Senate committee approves measure to make inspectors general probes more accessible

Senators slammed the Department of Veterans Affairs Office of Inspector General Wednesday for enabling the agency’s misdeeds instead of acting as an independent watchdog.

The Senate Homeland Security and Government Affairs Committee voted to require all inspectors general to make their recommendations available to the public, to Congress and whistleblowers.

The move came in response to the refusal of the Veterans Affairs inspector general to share some reports — including several draft reports focused on fraudulent treatment scheduling in the department — with Congress in a timely fashion.

“VA OIG completed a report that uncovered troubling practices at the Tomah VA, and provided recommendations … this report was never reported to Secretary [Robert] McDonald, the Congress, or the public,” said Sen. Tammy Baldwin, D-Wis.

“The report was requested by a member of Congress and the VA failed to provide it even to the member. … The failure of the VA OIG to appropriately share this report … is simply unacceptable,” she said.

For years, employees of the Tomah, Wis., Veterans Affairs hospital complained that its top doctors were doping veterans with huge quantities of opiates rather than dealing with their issues, and multiple employees who raised the issue were fired, while the alleged wrongdoers went untouched.

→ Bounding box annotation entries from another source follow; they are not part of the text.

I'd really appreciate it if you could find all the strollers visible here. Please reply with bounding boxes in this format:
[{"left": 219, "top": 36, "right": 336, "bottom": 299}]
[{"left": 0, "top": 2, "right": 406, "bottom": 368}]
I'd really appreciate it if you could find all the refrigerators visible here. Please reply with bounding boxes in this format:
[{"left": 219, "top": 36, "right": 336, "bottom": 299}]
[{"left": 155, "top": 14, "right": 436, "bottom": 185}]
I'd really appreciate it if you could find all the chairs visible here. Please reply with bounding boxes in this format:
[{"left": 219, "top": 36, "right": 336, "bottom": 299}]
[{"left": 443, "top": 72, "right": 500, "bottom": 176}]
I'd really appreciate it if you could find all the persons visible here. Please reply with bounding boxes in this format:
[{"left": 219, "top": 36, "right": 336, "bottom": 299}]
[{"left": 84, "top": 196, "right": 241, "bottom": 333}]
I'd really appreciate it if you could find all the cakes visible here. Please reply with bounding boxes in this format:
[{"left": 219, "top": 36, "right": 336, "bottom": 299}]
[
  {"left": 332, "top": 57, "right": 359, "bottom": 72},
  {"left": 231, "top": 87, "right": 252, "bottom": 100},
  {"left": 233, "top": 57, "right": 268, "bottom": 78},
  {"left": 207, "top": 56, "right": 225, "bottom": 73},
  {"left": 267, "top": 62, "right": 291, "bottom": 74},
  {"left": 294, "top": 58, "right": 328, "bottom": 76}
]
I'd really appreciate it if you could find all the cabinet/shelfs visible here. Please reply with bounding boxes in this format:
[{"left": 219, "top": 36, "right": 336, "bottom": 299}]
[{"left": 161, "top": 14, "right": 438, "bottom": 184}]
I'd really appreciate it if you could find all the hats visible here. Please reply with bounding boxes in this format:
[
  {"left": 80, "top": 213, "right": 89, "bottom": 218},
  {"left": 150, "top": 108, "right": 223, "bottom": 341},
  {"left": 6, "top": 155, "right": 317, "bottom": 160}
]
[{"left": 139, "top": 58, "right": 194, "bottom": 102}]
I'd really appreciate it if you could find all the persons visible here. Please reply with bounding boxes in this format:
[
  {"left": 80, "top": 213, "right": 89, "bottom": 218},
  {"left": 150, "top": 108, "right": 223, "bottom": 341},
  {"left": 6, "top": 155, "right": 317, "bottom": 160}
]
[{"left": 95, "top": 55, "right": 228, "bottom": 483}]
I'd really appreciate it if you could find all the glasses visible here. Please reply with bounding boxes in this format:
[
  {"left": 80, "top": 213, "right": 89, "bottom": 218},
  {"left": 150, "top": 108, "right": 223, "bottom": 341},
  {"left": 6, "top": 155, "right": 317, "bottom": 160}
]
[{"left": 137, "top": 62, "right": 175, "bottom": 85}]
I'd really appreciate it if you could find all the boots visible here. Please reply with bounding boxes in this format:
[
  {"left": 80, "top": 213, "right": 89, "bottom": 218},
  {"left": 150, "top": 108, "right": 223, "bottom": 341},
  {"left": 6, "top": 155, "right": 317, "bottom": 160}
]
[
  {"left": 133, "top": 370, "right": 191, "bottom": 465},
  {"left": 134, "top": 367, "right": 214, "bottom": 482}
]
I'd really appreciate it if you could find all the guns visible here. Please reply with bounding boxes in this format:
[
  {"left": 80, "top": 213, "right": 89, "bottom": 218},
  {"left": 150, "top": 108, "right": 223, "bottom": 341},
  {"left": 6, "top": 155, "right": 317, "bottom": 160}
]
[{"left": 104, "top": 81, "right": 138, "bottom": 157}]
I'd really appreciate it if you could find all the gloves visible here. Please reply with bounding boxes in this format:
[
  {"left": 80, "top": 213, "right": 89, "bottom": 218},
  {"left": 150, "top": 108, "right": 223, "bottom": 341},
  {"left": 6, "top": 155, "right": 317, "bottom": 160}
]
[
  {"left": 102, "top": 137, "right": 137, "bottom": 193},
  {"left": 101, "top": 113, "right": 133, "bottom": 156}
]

The inspector general spent two years looking into it, but when Congress heard the same complaints, the VA didn’t even tell legislators that the issues had already been investigated. Secretary McDonald launched another investigation following outcry by media and Congress, even though the agency had ignored people making identical complaints from less visible platforms.

The committee unanimously approved the amendment, though it still must be approved by the full Congress and signed into law by President Obama.

On Tuesday, the House Veterans Affairs Committee also slammed the VA inspector general, which is supposed to be its chief ally in ensuring that the agency is well-run, for refusing to even name employees who it found deliberately violated the law in how they spent $93 million.

“It is also disturbing that the two VA employees directly responsible for these activities were allowed to retire with full benefits, while the inspector general refused to name them in its report,” chairman Jeff Miller told FedScoop. “The IG owes the public an explanation regarding why no charges were filed and why it is protecting the identity of the employees at the heart of this illegal activity.”